The tree-climbing ability of gray foxes is unique. Grays can climb trees that are straight up; they do not require leaning trees to climb. These foxes will climb trees at times to escape predators, and they also climb because they just seem to like to. At times, gray foxes will climb trees to take a nap in a sunny location, and they have been known to hide or sleep in hawk and owl nests. Rarely, gray foxes will also raise their litters 20 or more feet above ground in a hollow tree. Gray foxes climb trees headfirst, and they have the ability to descend a tree either tail first or headfirst.
Gray foxes use dens more frequently than red foxes. These dens are usually underground cavities, and the same dens are often used year after year.
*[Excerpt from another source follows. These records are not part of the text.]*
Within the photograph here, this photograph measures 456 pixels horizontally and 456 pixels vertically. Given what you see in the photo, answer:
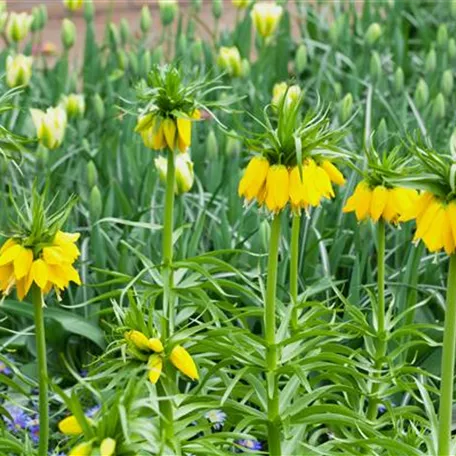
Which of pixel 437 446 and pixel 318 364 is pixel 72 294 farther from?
pixel 437 446

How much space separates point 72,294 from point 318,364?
1342mm

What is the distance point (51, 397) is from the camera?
293cm

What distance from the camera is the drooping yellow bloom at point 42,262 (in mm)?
1931

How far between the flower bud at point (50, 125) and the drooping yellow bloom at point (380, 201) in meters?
1.42

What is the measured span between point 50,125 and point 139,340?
182cm

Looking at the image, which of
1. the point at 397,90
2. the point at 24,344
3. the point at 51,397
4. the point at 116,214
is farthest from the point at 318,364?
the point at 397,90

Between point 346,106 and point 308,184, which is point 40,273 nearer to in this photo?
point 308,184

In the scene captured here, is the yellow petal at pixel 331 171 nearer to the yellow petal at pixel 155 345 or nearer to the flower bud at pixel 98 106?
the yellow petal at pixel 155 345

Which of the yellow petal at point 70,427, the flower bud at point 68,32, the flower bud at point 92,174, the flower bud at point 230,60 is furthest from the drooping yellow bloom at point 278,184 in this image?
the flower bud at point 68,32

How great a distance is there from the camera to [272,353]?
7.02 ft

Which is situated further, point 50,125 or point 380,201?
point 50,125

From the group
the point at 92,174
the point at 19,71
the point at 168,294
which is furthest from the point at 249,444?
the point at 19,71

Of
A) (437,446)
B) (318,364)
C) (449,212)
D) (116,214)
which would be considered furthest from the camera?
(116,214)

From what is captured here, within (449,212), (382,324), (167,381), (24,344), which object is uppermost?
(449,212)
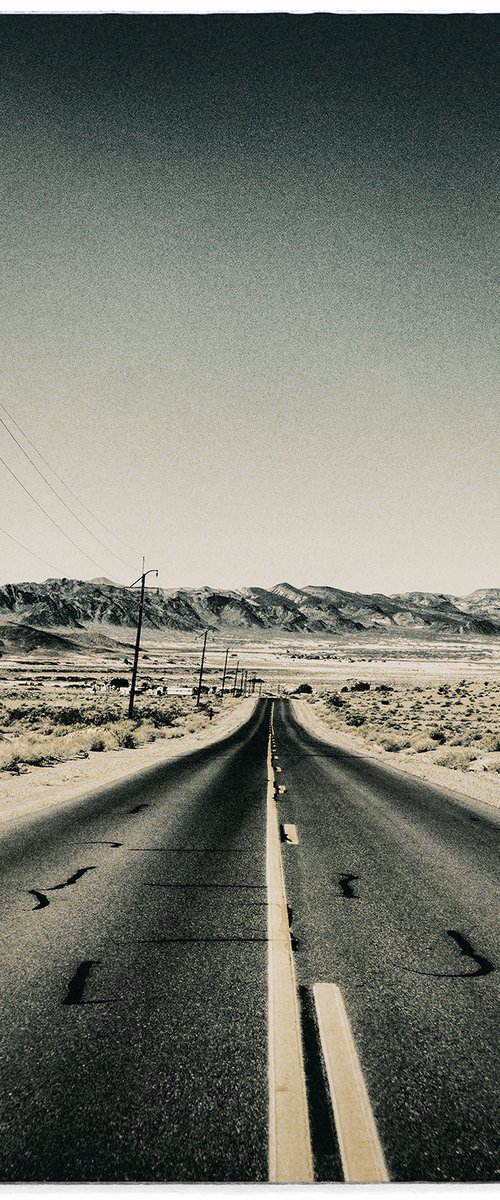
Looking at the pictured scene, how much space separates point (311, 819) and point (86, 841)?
4.24 meters

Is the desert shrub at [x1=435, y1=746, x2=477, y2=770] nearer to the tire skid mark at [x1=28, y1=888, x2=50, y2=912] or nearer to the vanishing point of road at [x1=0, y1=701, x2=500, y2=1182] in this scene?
the vanishing point of road at [x1=0, y1=701, x2=500, y2=1182]

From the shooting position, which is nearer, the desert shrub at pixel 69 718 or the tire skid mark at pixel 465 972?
the tire skid mark at pixel 465 972

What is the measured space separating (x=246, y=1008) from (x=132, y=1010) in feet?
2.45

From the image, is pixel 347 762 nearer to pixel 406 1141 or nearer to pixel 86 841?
pixel 86 841

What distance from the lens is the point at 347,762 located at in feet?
72.8

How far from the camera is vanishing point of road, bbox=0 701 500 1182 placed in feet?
9.01

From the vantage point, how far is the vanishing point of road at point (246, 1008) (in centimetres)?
275

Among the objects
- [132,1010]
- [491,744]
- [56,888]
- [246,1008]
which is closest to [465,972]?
[246,1008]

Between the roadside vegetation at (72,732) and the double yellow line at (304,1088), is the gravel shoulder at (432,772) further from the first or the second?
the double yellow line at (304,1088)

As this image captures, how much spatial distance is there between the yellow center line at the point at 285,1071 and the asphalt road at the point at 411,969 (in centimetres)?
7

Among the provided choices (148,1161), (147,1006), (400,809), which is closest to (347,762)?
(400,809)

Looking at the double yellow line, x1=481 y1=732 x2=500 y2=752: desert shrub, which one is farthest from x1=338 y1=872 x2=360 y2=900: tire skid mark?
x1=481 y1=732 x2=500 y2=752: desert shrub

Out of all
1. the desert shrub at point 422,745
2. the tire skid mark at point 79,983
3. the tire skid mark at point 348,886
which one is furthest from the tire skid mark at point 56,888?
the desert shrub at point 422,745

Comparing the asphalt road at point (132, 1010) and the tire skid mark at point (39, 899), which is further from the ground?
the asphalt road at point (132, 1010)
Dens seem to be used more frequently by gray foxes in northern locations. Cold weather and deep snow hamper gray foxes; a likely explanation is that the dens provide more warmth for the northern grays.
Weight: 10 pounds
Length: 42 inches, including the tail
Mating season peaks in March
Gestation: 51-63 days
Litter size: 3-4 pups
Can climb vertical trees
Considered old at 12 years
Dispersal distances of young gray foxes are small. Most young grays relocate and select new home ranges within a mile of their birthplace. For that reason, high densities of gray foxes can sometimes be found in suitable habitats.
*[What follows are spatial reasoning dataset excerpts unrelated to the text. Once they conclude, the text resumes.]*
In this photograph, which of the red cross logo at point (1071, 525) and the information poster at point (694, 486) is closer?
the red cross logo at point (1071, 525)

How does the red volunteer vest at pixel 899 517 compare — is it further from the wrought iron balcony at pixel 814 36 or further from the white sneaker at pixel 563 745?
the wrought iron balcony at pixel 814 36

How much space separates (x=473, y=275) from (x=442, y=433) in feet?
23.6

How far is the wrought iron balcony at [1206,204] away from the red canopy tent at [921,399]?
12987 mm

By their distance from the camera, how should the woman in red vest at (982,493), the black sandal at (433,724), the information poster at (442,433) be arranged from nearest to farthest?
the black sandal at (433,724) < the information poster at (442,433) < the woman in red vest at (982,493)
Although gray foxes have a keen sense of smell, they seldom track prey species. The preferred method of hunting is to wander this way and that until a victim is heard or smelled. The gray fox will often stalk and pounce upon the prey. Meat items frequently eaten by gray foxes include rabbits, mice, squirrels, rats, and insects. Game birds are frequently eaten, including quail, turkeys, and ruffed grouse. Nesting adults are frequently killed, and all ground nests are vulnerable within the territory of a gray fox. Grays will eat carrion and vegetation, including virtually all fruits, nuts, and berries.
Gray foxes are present in all states except the northern and western mountain states. Their ranges has been expanding for a number of years.
Gray foxes contribute to the overall health of prey species by keeping the prey species controlled. They are usually very beneficial to man because of their preference for wild foods. The number of rodents eaten outweigh a very rare visit to a farmyard where a chicken might be vulnerable. In southern states, good numbers of cotton rats are eaten. These rats do prey upon quail nests, so the net effect might be that the grey foxes also serve the quail in spite of the fact that they also eat quail and rob nests, as well.
Gray foxes are able to resist mange. A more important disease of grays is distemper, which is oftentimes fatal. This disease can decimate gray fox populations whenever there is opportunity for contact between individual animals. Gray foxes are also susceptible to parvo enteritis, rabies, roundworms, tapeworms, lice, and mites.
Some of the worst enemies of gray foxes are dogs. Significant numbers of grays, particularly juveniles, are killed by dogs before they escape to a hole or are able to climb a tree for safety. Mountain lions kill grays, as do golden eagles. Coyotes are also serious predators whenever the two species share the same habitat.
Gray foxes are considered old at 12 years of age.